Hi all,
I've had a long 7 years battle trying to figure out my relationship with my MIL. We didn't start on good terms. MIL did not like me coming along. I believe it's due to the fact that she hasn't built the most satisfying life for herself, and so has a lot of insecurities, and relied a lot on her son to fill the gaps. It's only since me and DH moved out, got married and are now having a baby that she's trying to make an effort with me. But to the point I feel it's a a bit intrusive at times, and naturally we just dont get on as people, although I try to respect her as my DHs mum. Her happiness lately has depended on what me and DH do. Which in some ways is lovely, but it feels like me and DH cant have much without her involvement. It doesn't help that DH remains silent and passive about the relationship struggle, as if ignoring the situation helps.

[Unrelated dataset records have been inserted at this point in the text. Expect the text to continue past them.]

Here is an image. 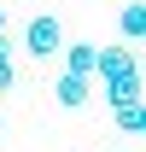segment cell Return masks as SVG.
<instances>
[{"label": "cell", "mask_w": 146, "mask_h": 152, "mask_svg": "<svg viewBox=\"0 0 146 152\" xmlns=\"http://www.w3.org/2000/svg\"><path fill=\"white\" fill-rule=\"evenodd\" d=\"M64 70L99 76V47H93V41H70V47H64Z\"/></svg>", "instance_id": "obj_3"}, {"label": "cell", "mask_w": 146, "mask_h": 152, "mask_svg": "<svg viewBox=\"0 0 146 152\" xmlns=\"http://www.w3.org/2000/svg\"><path fill=\"white\" fill-rule=\"evenodd\" d=\"M58 47H64V29H58L53 12H35L23 23V53L29 58H58Z\"/></svg>", "instance_id": "obj_1"}, {"label": "cell", "mask_w": 146, "mask_h": 152, "mask_svg": "<svg viewBox=\"0 0 146 152\" xmlns=\"http://www.w3.org/2000/svg\"><path fill=\"white\" fill-rule=\"evenodd\" d=\"M12 82H18V70H12V41L0 35V94H12Z\"/></svg>", "instance_id": "obj_8"}, {"label": "cell", "mask_w": 146, "mask_h": 152, "mask_svg": "<svg viewBox=\"0 0 146 152\" xmlns=\"http://www.w3.org/2000/svg\"><path fill=\"white\" fill-rule=\"evenodd\" d=\"M105 99H111V111H123V105H140V99H146L140 70H134V76H111V82H105Z\"/></svg>", "instance_id": "obj_2"}, {"label": "cell", "mask_w": 146, "mask_h": 152, "mask_svg": "<svg viewBox=\"0 0 146 152\" xmlns=\"http://www.w3.org/2000/svg\"><path fill=\"white\" fill-rule=\"evenodd\" d=\"M117 29H123V41H146V0H123Z\"/></svg>", "instance_id": "obj_5"}, {"label": "cell", "mask_w": 146, "mask_h": 152, "mask_svg": "<svg viewBox=\"0 0 146 152\" xmlns=\"http://www.w3.org/2000/svg\"><path fill=\"white\" fill-rule=\"evenodd\" d=\"M140 70V64H134V53H128V47H99V76H134Z\"/></svg>", "instance_id": "obj_4"}, {"label": "cell", "mask_w": 146, "mask_h": 152, "mask_svg": "<svg viewBox=\"0 0 146 152\" xmlns=\"http://www.w3.org/2000/svg\"><path fill=\"white\" fill-rule=\"evenodd\" d=\"M58 105H64V111H76V105H88V76H76V70H64L58 76Z\"/></svg>", "instance_id": "obj_6"}, {"label": "cell", "mask_w": 146, "mask_h": 152, "mask_svg": "<svg viewBox=\"0 0 146 152\" xmlns=\"http://www.w3.org/2000/svg\"><path fill=\"white\" fill-rule=\"evenodd\" d=\"M0 35H6V6H0Z\"/></svg>", "instance_id": "obj_9"}, {"label": "cell", "mask_w": 146, "mask_h": 152, "mask_svg": "<svg viewBox=\"0 0 146 152\" xmlns=\"http://www.w3.org/2000/svg\"><path fill=\"white\" fill-rule=\"evenodd\" d=\"M117 129H123V134H146V99H140V105H123V111H117Z\"/></svg>", "instance_id": "obj_7"}]
</instances>
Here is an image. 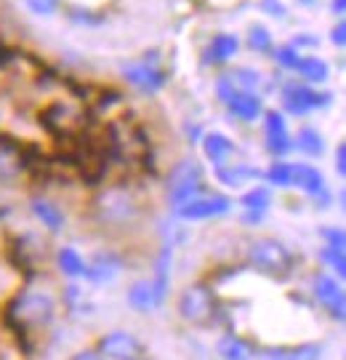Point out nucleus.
Returning <instances> with one entry per match:
<instances>
[{
    "mask_svg": "<svg viewBox=\"0 0 346 360\" xmlns=\"http://www.w3.org/2000/svg\"><path fill=\"white\" fill-rule=\"evenodd\" d=\"M62 312L59 294L43 283L27 281L3 304V321L16 339H38L51 331Z\"/></svg>",
    "mask_w": 346,
    "mask_h": 360,
    "instance_id": "obj_1",
    "label": "nucleus"
},
{
    "mask_svg": "<svg viewBox=\"0 0 346 360\" xmlns=\"http://www.w3.org/2000/svg\"><path fill=\"white\" fill-rule=\"evenodd\" d=\"M91 217L96 219V224L104 230L126 232L136 227L144 217V203L139 193L131 184H107L99 187L91 198Z\"/></svg>",
    "mask_w": 346,
    "mask_h": 360,
    "instance_id": "obj_2",
    "label": "nucleus"
},
{
    "mask_svg": "<svg viewBox=\"0 0 346 360\" xmlns=\"http://www.w3.org/2000/svg\"><path fill=\"white\" fill-rule=\"evenodd\" d=\"M173 309L187 328L206 331V328H218L224 318V299L218 296L216 285L200 278L181 288L173 299Z\"/></svg>",
    "mask_w": 346,
    "mask_h": 360,
    "instance_id": "obj_3",
    "label": "nucleus"
},
{
    "mask_svg": "<svg viewBox=\"0 0 346 360\" xmlns=\"http://www.w3.org/2000/svg\"><path fill=\"white\" fill-rule=\"evenodd\" d=\"M243 259L248 270L270 281H288L298 267V257L291 251V245H285L280 238H272V235L253 238L245 245Z\"/></svg>",
    "mask_w": 346,
    "mask_h": 360,
    "instance_id": "obj_4",
    "label": "nucleus"
},
{
    "mask_svg": "<svg viewBox=\"0 0 346 360\" xmlns=\"http://www.w3.org/2000/svg\"><path fill=\"white\" fill-rule=\"evenodd\" d=\"M208 193L206 168L194 158H181L176 166L166 174V200L171 211L181 208L184 203L194 200L197 195Z\"/></svg>",
    "mask_w": 346,
    "mask_h": 360,
    "instance_id": "obj_5",
    "label": "nucleus"
},
{
    "mask_svg": "<svg viewBox=\"0 0 346 360\" xmlns=\"http://www.w3.org/2000/svg\"><path fill=\"white\" fill-rule=\"evenodd\" d=\"M331 102H333V94L314 89V86H307V83H293L291 80L280 91L282 112L293 117H307L314 110H325Z\"/></svg>",
    "mask_w": 346,
    "mask_h": 360,
    "instance_id": "obj_6",
    "label": "nucleus"
},
{
    "mask_svg": "<svg viewBox=\"0 0 346 360\" xmlns=\"http://www.w3.org/2000/svg\"><path fill=\"white\" fill-rule=\"evenodd\" d=\"M93 347L102 352L104 360H139L147 352V345L139 334L128 328H109L93 339Z\"/></svg>",
    "mask_w": 346,
    "mask_h": 360,
    "instance_id": "obj_7",
    "label": "nucleus"
},
{
    "mask_svg": "<svg viewBox=\"0 0 346 360\" xmlns=\"http://www.w3.org/2000/svg\"><path fill=\"white\" fill-rule=\"evenodd\" d=\"M232 208H234L232 195L211 193V190H208V193L197 195L189 203H184L181 208H176L173 217L179 219V221H184V224H194V221H213V219L229 217Z\"/></svg>",
    "mask_w": 346,
    "mask_h": 360,
    "instance_id": "obj_8",
    "label": "nucleus"
},
{
    "mask_svg": "<svg viewBox=\"0 0 346 360\" xmlns=\"http://www.w3.org/2000/svg\"><path fill=\"white\" fill-rule=\"evenodd\" d=\"M120 75L131 89H136L139 94H157V91L166 89L168 83L166 70L160 67V62H152L149 53L139 62H126L120 67Z\"/></svg>",
    "mask_w": 346,
    "mask_h": 360,
    "instance_id": "obj_9",
    "label": "nucleus"
},
{
    "mask_svg": "<svg viewBox=\"0 0 346 360\" xmlns=\"http://www.w3.org/2000/svg\"><path fill=\"white\" fill-rule=\"evenodd\" d=\"M264 150L272 160H285L293 153V134L288 131V115L282 110H267L264 117Z\"/></svg>",
    "mask_w": 346,
    "mask_h": 360,
    "instance_id": "obj_10",
    "label": "nucleus"
},
{
    "mask_svg": "<svg viewBox=\"0 0 346 360\" xmlns=\"http://www.w3.org/2000/svg\"><path fill=\"white\" fill-rule=\"evenodd\" d=\"M126 254H120L115 248H102L88 259V270H86V283L93 288L112 285L126 272Z\"/></svg>",
    "mask_w": 346,
    "mask_h": 360,
    "instance_id": "obj_11",
    "label": "nucleus"
},
{
    "mask_svg": "<svg viewBox=\"0 0 346 360\" xmlns=\"http://www.w3.org/2000/svg\"><path fill=\"white\" fill-rule=\"evenodd\" d=\"M29 176V155L13 142H0V187H16Z\"/></svg>",
    "mask_w": 346,
    "mask_h": 360,
    "instance_id": "obj_12",
    "label": "nucleus"
},
{
    "mask_svg": "<svg viewBox=\"0 0 346 360\" xmlns=\"http://www.w3.org/2000/svg\"><path fill=\"white\" fill-rule=\"evenodd\" d=\"M293 187L312 198L317 206H328L333 200V195L328 190V181L322 176L320 168H314L312 163H293Z\"/></svg>",
    "mask_w": 346,
    "mask_h": 360,
    "instance_id": "obj_13",
    "label": "nucleus"
},
{
    "mask_svg": "<svg viewBox=\"0 0 346 360\" xmlns=\"http://www.w3.org/2000/svg\"><path fill=\"white\" fill-rule=\"evenodd\" d=\"M213 352H216L218 360H256L258 355V342L251 339V336L240 334V331H221L213 345Z\"/></svg>",
    "mask_w": 346,
    "mask_h": 360,
    "instance_id": "obj_14",
    "label": "nucleus"
},
{
    "mask_svg": "<svg viewBox=\"0 0 346 360\" xmlns=\"http://www.w3.org/2000/svg\"><path fill=\"white\" fill-rule=\"evenodd\" d=\"M264 176V171L251 163H227V166L213 168V179L224 187V190H248L251 184H258Z\"/></svg>",
    "mask_w": 346,
    "mask_h": 360,
    "instance_id": "obj_15",
    "label": "nucleus"
},
{
    "mask_svg": "<svg viewBox=\"0 0 346 360\" xmlns=\"http://www.w3.org/2000/svg\"><path fill=\"white\" fill-rule=\"evenodd\" d=\"M256 360H322V345L320 342L258 345Z\"/></svg>",
    "mask_w": 346,
    "mask_h": 360,
    "instance_id": "obj_16",
    "label": "nucleus"
},
{
    "mask_svg": "<svg viewBox=\"0 0 346 360\" xmlns=\"http://www.w3.org/2000/svg\"><path fill=\"white\" fill-rule=\"evenodd\" d=\"M344 296H346V285L341 283L338 278H333L331 272L317 270L312 275V302H314L325 315H328Z\"/></svg>",
    "mask_w": 346,
    "mask_h": 360,
    "instance_id": "obj_17",
    "label": "nucleus"
},
{
    "mask_svg": "<svg viewBox=\"0 0 346 360\" xmlns=\"http://www.w3.org/2000/svg\"><path fill=\"white\" fill-rule=\"evenodd\" d=\"M200 150H203V158L213 168L227 166V163H232L240 155L237 142L232 136H227V134H221V131H206L203 139H200Z\"/></svg>",
    "mask_w": 346,
    "mask_h": 360,
    "instance_id": "obj_18",
    "label": "nucleus"
},
{
    "mask_svg": "<svg viewBox=\"0 0 346 360\" xmlns=\"http://www.w3.org/2000/svg\"><path fill=\"white\" fill-rule=\"evenodd\" d=\"M29 214L35 217V221L48 235H59L67 227L65 208L59 206L56 200H51V198H46V195H32L29 198Z\"/></svg>",
    "mask_w": 346,
    "mask_h": 360,
    "instance_id": "obj_19",
    "label": "nucleus"
},
{
    "mask_svg": "<svg viewBox=\"0 0 346 360\" xmlns=\"http://www.w3.org/2000/svg\"><path fill=\"white\" fill-rule=\"evenodd\" d=\"M126 304H128V309L136 312V315H152V312L166 307V304L160 302V296H157L149 278H136V281H131L128 288H126Z\"/></svg>",
    "mask_w": 346,
    "mask_h": 360,
    "instance_id": "obj_20",
    "label": "nucleus"
},
{
    "mask_svg": "<svg viewBox=\"0 0 346 360\" xmlns=\"http://www.w3.org/2000/svg\"><path fill=\"white\" fill-rule=\"evenodd\" d=\"M53 267H56V272L65 281L83 283L86 281V270H88V257L80 248H75V245H59L53 251Z\"/></svg>",
    "mask_w": 346,
    "mask_h": 360,
    "instance_id": "obj_21",
    "label": "nucleus"
},
{
    "mask_svg": "<svg viewBox=\"0 0 346 360\" xmlns=\"http://www.w3.org/2000/svg\"><path fill=\"white\" fill-rule=\"evenodd\" d=\"M224 107H227V112H229L234 120H240V123H256V120H261L264 112H267L261 94H251V91H237Z\"/></svg>",
    "mask_w": 346,
    "mask_h": 360,
    "instance_id": "obj_22",
    "label": "nucleus"
},
{
    "mask_svg": "<svg viewBox=\"0 0 346 360\" xmlns=\"http://www.w3.org/2000/svg\"><path fill=\"white\" fill-rule=\"evenodd\" d=\"M240 51V38L232 32H218L208 40L206 51H203V65L206 67H224L232 62Z\"/></svg>",
    "mask_w": 346,
    "mask_h": 360,
    "instance_id": "obj_23",
    "label": "nucleus"
},
{
    "mask_svg": "<svg viewBox=\"0 0 346 360\" xmlns=\"http://www.w3.org/2000/svg\"><path fill=\"white\" fill-rule=\"evenodd\" d=\"M325 136H322L320 131L314 129V126H301V129L293 134V150H298L301 155H307V158H322L325 155Z\"/></svg>",
    "mask_w": 346,
    "mask_h": 360,
    "instance_id": "obj_24",
    "label": "nucleus"
},
{
    "mask_svg": "<svg viewBox=\"0 0 346 360\" xmlns=\"http://www.w3.org/2000/svg\"><path fill=\"white\" fill-rule=\"evenodd\" d=\"M272 200H274L272 187H270V184H264V181H258V184H251L248 190H243V195H240V200H237V203H240V208H243V211L270 214Z\"/></svg>",
    "mask_w": 346,
    "mask_h": 360,
    "instance_id": "obj_25",
    "label": "nucleus"
},
{
    "mask_svg": "<svg viewBox=\"0 0 346 360\" xmlns=\"http://www.w3.org/2000/svg\"><path fill=\"white\" fill-rule=\"evenodd\" d=\"M298 77L307 83V86H320V83H325L328 80V75H331V67H328V62L325 59H320V56H301V62H298Z\"/></svg>",
    "mask_w": 346,
    "mask_h": 360,
    "instance_id": "obj_26",
    "label": "nucleus"
},
{
    "mask_svg": "<svg viewBox=\"0 0 346 360\" xmlns=\"http://www.w3.org/2000/svg\"><path fill=\"white\" fill-rule=\"evenodd\" d=\"M264 184L277 187V190H291L293 187V163L291 160H272L270 166L264 168Z\"/></svg>",
    "mask_w": 346,
    "mask_h": 360,
    "instance_id": "obj_27",
    "label": "nucleus"
},
{
    "mask_svg": "<svg viewBox=\"0 0 346 360\" xmlns=\"http://www.w3.org/2000/svg\"><path fill=\"white\" fill-rule=\"evenodd\" d=\"M224 75L229 77L232 86H234L237 91H251V94H258L261 86H264V77H261V72L253 70V67H229Z\"/></svg>",
    "mask_w": 346,
    "mask_h": 360,
    "instance_id": "obj_28",
    "label": "nucleus"
},
{
    "mask_svg": "<svg viewBox=\"0 0 346 360\" xmlns=\"http://www.w3.org/2000/svg\"><path fill=\"white\" fill-rule=\"evenodd\" d=\"M59 302H62V309L72 312V315L88 309V296H86L83 285L77 283V281H65L62 291H59Z\"/></svg>",
    "mask_w": 346,
    "mask_h": 360,
    "instance_id": "obj_29",
    "label": "nucleus"
},
{
    "mask_svg": "<svg viewBox=\"0 0 346 360\" xmlns=\"http://www.w3.org/2000/svg\"><path fill=\"white\" fill-rule=\"evenodd\" d=\"M320 264H322V270L331 272L333 278H338V281L346 285V251H341V248H331V245H322Z\"/></svg>",
    "mask_w": 346,
    "mask_h": 360,
    "instance_id": "obj_30",
    "label": "nucleus"
},
{
    "mask_svg": "<svg viewBox=\"0 0 346 360\" xmlns=\"http://www.w3.org/2000/svg\"><path fill=\"white\" fill-rule=\"evenodd\" d=\"M248 49L256 53H274V40L272 32L264 25H251L248 27Z\"/></svg>",
    "mask_w": 346,
    "mask_h": 360,
    "instance_id": "obj_31",
    "label": "nucleus"
},
{
    "mask_svg": "<svg viewBox=\"0 0 346 360\" xmlns=\"http://www.w3.org/2000/svg\"><path fill=\"white\" fill-rule=\"evenodd\" d=\"M274 62H277V67H282V70H291V72H295L298 70V62H301V51L298 49H293L291 43L288 46H280V49H274Z\"/></svg>",
    "mask_w": 346,
    "mask_h": 360,
    "instance_id": "obj_32",
    "label": "nucleus"
},
{
    "mask_svg": "<svg viewBox=\"0 0 346 360\" xmlns=\"http://www.w3.org/2000/svg\"><path fill=\"white\" fill-rule=\"evenodd\" d=\"M25 6L38 16H51V13L59 11L62 0H25Z\"/></svg>",
    "mask_w": 346,
    "mask_h": 360,
    "instance_id": "obj_33",
    "label": "nucleus"
},
{
    "mask_svg": "<svg viewBox=\"0 0 346 360\" xmlns=\"http://www.w3.org/2000/svg\"><path fill=\"white\" fill-rule=\"evenodd\" d=\"M322 240L331 248L346 251V230H341V227H322Z\"/></svg>",
    "mask_w": 346,
    "mask_h": 360,
    "instance_id": "obj_34",
    "label": "nucleus"
},
{
    "mask_svg": "<svg viewBox=\"0 0 346 360\" xmlns=\"http://www.w3.org/2000/svg\"><path fill=\"white\" fill-rule=\"evenodd\" d=\"M67 16H69V22H75V25H99L102 22V16H96L93 11H88V8H69L67 11Z\"/></svg>",
    "mask_w": 346,
    "mask_h": 360,
    "instance_id": "obj_35",
    "label": "nucleus"
},
{
    "mask_svg": "<svg viewBox=\"0 0 346 360\" xmlns=\"http://www.w3.org/2000/svg\"><path fill=\"white\" fill-rule=\"evenodd\" d=\"M67 360H104V358L93 345H88V347H80V349H75V352H69Z\"/></svg>",
    "mask_w": 346,
    "mask_h": 360,
    "instance_id": "obj_36",
    "label": "nucleus"
},
{
    "mask_svg": "<svg viewBox=\"0 0 346 360\" xmlns=\"http://www.w3.org/2000/svg\"><path fill=\"white\" fill-rule=\"evenodd\" d=\"M331 40H333V46H338V49H346V19H341V22H335L331 27Z\"/></svg>",
    "mask_w": 346,
    "mask_h": 360,
    "instance_id": "obj_37",
    "label": "nucleus"
},
{
    "mask_svg": "<svg viewBox=\"0 0 346 360\" xmlns=\"http://www.w3.org/2000/svg\"><path fill=\"white\" fill-rule=\"evenodd\" d=\"M261 11L272 13L274 19H282L285 16V6H282L280 0H261Z\"/></svg>",
    "mask_w": 346,
    "mask_h": 360,
    "instance_id": "obj_38",
    "label": "nucleus"
},
{
    "mask_svg": "<svg viewBox=\"0 0 346 360\" xmlns=\"http://www.w3.org/2000/svg\"><path fill=\"white\" fill-rule=\"evenodd\" d=\"M335 174L346 179V142H341L335 147Z\"/></svg>",
    "mask_w": 346,
    "mask_h": 360,
    "instance_id": "obj_39",
    "label": "nucleus"
},
{
    "mask_svg": "<svg viewBox=\"0 0 346 360\" xmlns=\"http://www.w3.org/2000/svg\"><path fill=\"white\" fill-rule=\"evenodd\" d=\"M264 219H267V214H258V211H243L240 214V221H243L245 227H258Z\"/></svg>",
    "mask_w": 346,
    "mask_h": 360,
    "instance_id": "obj_40",
    "label": "nucleus"
},
{
    "mask_svg": "<svg viewBox=\"0 0 346 360\" xmlns=\"http://www.w3.org/2000/svg\"><path fill=\"white\" fill-rule=\"evenodd\" d=\"M291 46L293 49H312V46H317V35H295Z\"/></svg>",
    "mask_w": 346,
    "mask_h": 360,
    "instance_id": "obj_41",
    "label": "nucleus"
},
{
    "mask_svg": "<svg viewBox=\"0 0 346 360\" xmlns=\"http://www.w3.org/2000/svg\"><path fill=\"white\" fill-rule=\"evenodd\" d=\"M331 8H333L335 13H346V0H333Z\"/></svg>",
    "mask_w": 346,
    "mask_h": 360,
    "instance_id": "obj_42",
    "label": "nucleus"
},
{
    "mask_svg": "<svg viewBox=\"0 0 346 360\" xmlns=\"http://www.w3.org/2000/svg\"><path fill=\"white\" fill-rule=\"evenodd\" d=\"M338 206H341V211H346V187L338 193Z\"/></svg>",
    "mask_w": 346,
    "mask_h": 360,
    "instance_id": "obj_43",
    "label": "nucleus"
},
{
    "mask_svg": "<svg viewBox=\"0 0 346 360\" xmlns=\"http://www.w3.org/2000/svg\"><path fill=\"white\" fill-rule=\"evenodd\" d=\"M298 3H301V6H312V3H314V0H298Z\"/></svg>",
    "mask_w": 346,
    "mask_h": 360,
    "instance_id": "obj_44",
    "label": "nucleus"
},
{
    "mask_svg": "<svg viewBox=\"0 0 346 360\" xmlns=\"http://www.w3.org/2000/svg\"><path fill=\"white\" fill-rule=\"evenodd\" d=\"M139 360H152V358H149V355H144V358H139Z\"/></svg>",
    "mask_w": 346,
    "mask_h": 360,
    "instance_id": "obj_45",
    "label": "nucleus"
},
{
    "mask_svg": "<svg viewBox=\"0 0 346 360\" xmlns=\"http://www.w3.org/2000/svg\"><path fill=\"white\" fill-rule=\"evenodd\" d=\"M344 360H346V355H344Z\"/></svg>",
    "mask_w": 346,
    "mask_h": 360,
    "instance_id": "obj_46",
    "label": "nucleus"
}]
</instances>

I try to keep her at an arms length distance, but her texts are getting more frequent and her involvement a lot more and it builds anxiety. She texts me when she doesn't hear from DH, which sends me into rage. I have talked to my DH how it affects me, but all he says is just ignore her texts. But my mind goes into obsession over the fact that the woman just drives me crazy, I don't think DH's passiveness helps with me and MILs relationship. I am even considering going to therapy, because I just don't know how to handle my feelings and how to build a relationship that suits us all. Any advice?